三人だけの自己紹介タイムって想像しただけでもちょっと虚しい。
「昨日挨拶したと思うがオズマン・ゼハールだ。
剣聖の子供、無名の剣士、竜を討伐した者の娘、君達の事は色々と調べたけど面白い事ばかりだ。
各々に足りない部分を見付け手に入れるのがこの学校に通う君達の目標だ、数年間励む様に頼むよ」
「……俺には足りない部分なんてない」
男の子が貧乏揺すりを激しくしながらそう言った。
何だコイツは。
足りないのは頭じゃないのか?
「それはいずれ分かる事だろう。
選択科目には実践形式で組み合う授業もある、AAクラスの担任は私だから全力で経験を刻み込ませてもらうよ」
「……必要ない…っ!」
トウヤマキバは机の横に立て掛けていた剣を持って先生の方に歩いて行く。
攻撃しようとしている訳ではなく、胸倉を掴みに行こうとしている感じだ。
七歳児なのに気迫は充分あった。
しかしオズマン先生は咄嗟に手を少し動かしトウヤマキバの剣に向かって何かを撃ち出した。
光の弾、みたいな……十中八九魔法だろう。
だがここは剣の学校、配布された紙に魔法学の授業は欠席しても良いとすら書かれていた事から察して魔法は軽く見られている事は明白だ。

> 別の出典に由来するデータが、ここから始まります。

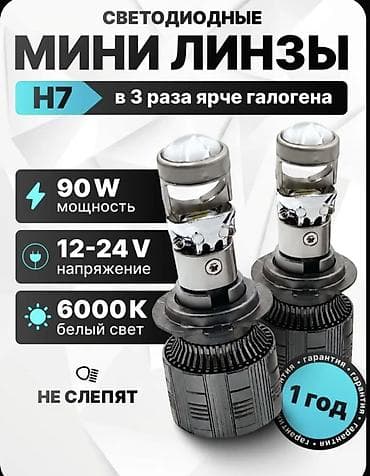 LED Mini h7 linzali brend maldi tezedi islenmeyib lupalidi efekti lalafo.az -da LED Mini h7 linzali brend maldi tezedi islenmeyib lupalidi efekti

なのに何故、特進のAAクラスの担任が魔法を使うのか。
トウヤマキバは速射された光の弾によって剣を落とし、反応して拾う前に先生によってもう一度剣目掛けて光の弾を撃たれその剣は教室の端に飛ばされていった。
驚いたのは俺だけじゃない、トウヤマキバも同じだ。
この教室内で驚いていないのはレベッカさんだけのような……。
「……魔術?」
「特進クラスの担任なんだ。剣技、格闘術、魔法、民族闘技…戦いには秀でている。
剣に拘ればマキバの君に勝つのは難しいかも知れないけど、組み合わせれば対処は難しくない」
「笑わせるな、俺は強い」
「なら選択科目で模擬試合を多めに取っておくと良い。
今日はそれを書いたら各自提出して解散だ。明日は選択した科目に必要な物を渡してから授業を行う」
問題児っぽそうな男の子とよく分からない無口な女の子か。
ルワードといい俺には男性運が無いようだった。